= Text passage =

- Opening Delimiter -

The White House confirmed that the names of Wood and Brownell were recommended by the Enron chief.
Earlier, Lay had lobbied Bush to make Wood the head of the Texas Public Utility Commission. And Wood, a former oil man, supported electricity deregulation during his tenure in Texas.
Before he lost the job, Curtis Hébert Jr., Bush’s first nominee for the FERC chief’s post, told The New York Times that Lay had offered a deal to save his position. Hébert told the paper in May 2001 that the Enron chief had asked the commissioner to change his views on deregulation if the chairman wanted the company’s continued support in the job.
Lay confirmed having a conversation with Hébert but denied that he had made any quid pro quo demand.
Bush replaced Hébert with Wood in August 2001.
Lobbyists
A key part of Enron’s strategy was having influential lobbyists in Washington and elsewhere. Besides maintaining a stable of high-profile lobbyists with a wealth of experience in government on its payroll, the company hired top lobby firms, with a history of getting things done.

- Closing Delimiter -

= Input data =
- Opening Delimiter -

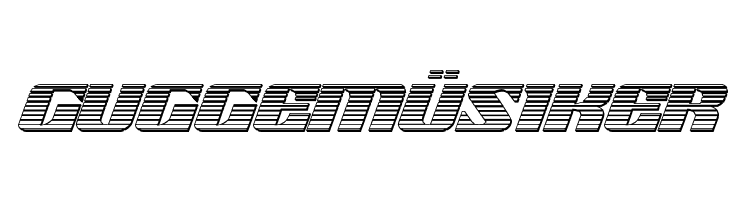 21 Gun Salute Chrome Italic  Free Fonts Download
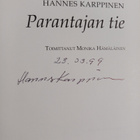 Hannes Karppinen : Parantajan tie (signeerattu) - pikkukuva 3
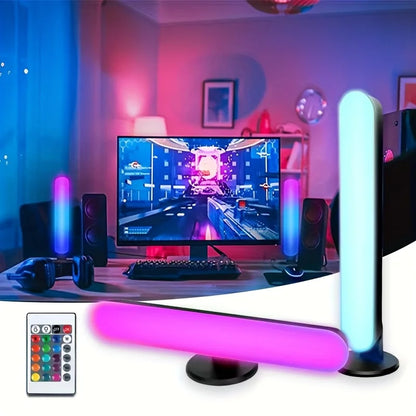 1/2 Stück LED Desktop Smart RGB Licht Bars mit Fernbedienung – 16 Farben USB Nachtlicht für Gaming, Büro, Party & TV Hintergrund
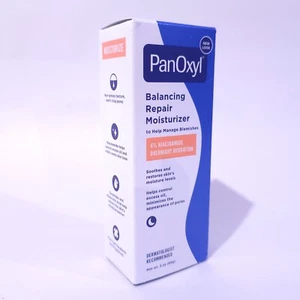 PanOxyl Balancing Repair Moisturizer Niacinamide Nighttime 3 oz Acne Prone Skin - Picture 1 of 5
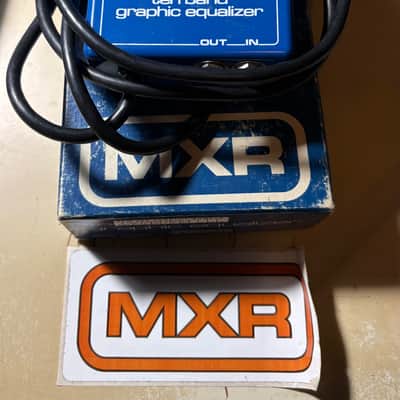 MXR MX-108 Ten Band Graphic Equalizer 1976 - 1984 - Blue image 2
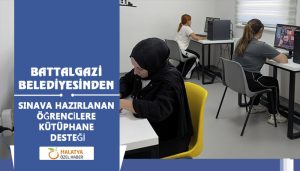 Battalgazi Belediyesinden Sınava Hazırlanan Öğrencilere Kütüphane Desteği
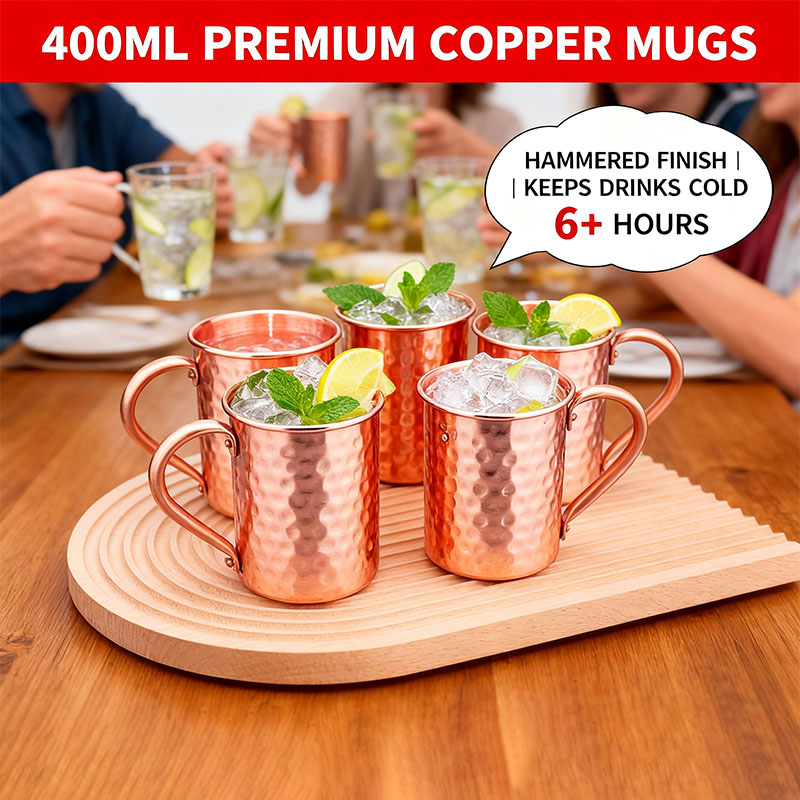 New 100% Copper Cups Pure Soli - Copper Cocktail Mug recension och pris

- Closing Delimiter -
- Opening Delimiter -

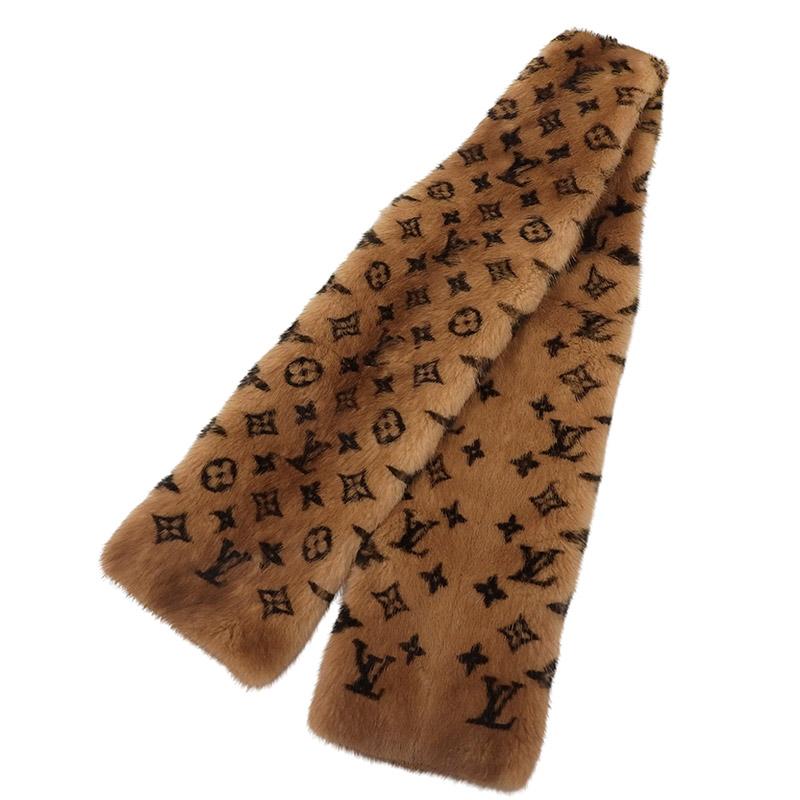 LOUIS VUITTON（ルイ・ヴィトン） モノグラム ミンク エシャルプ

- Closing Delimiter -

= Problem set =
(1) In the Enron lobbying passage, what reason is given for the company's hiring of top lobby firms?
(2) Carry the Enron lobbying passage forward from its final sentence.

= Answers for each item =
(1) The company hired top lobby firms because they had a history of getting things done. This was part of a key strategy of having influential lobbyists in Washington and elsewhere.

(2)
Pulling strings on behalf of Enron were such well-connected firms as Akin, Gump, Straus, Hauer & Feld; Bond Donatelli; Bracewell and Patterson; Davis Wright Tremaine; Price Waterhouse Coopers; Sideview Partners; Skadden Arps Meagher and Flom; Verner Liipfert Bernhard McPherson and Hand; Vinson & Elkins; and Quinn Gillespie.
Enron spent more than $5 million on lobbyists, both in-house and from outside firms, since 1997.
Former federal legislators who lobbied for or represented the company include Senator J. Bennett Johnston (D-La.), who chaired the Senate Committee on Energy and Natural Resources, Representative Mike Andrews, D-Texas, and Representative Ed Bethune, R-Ark.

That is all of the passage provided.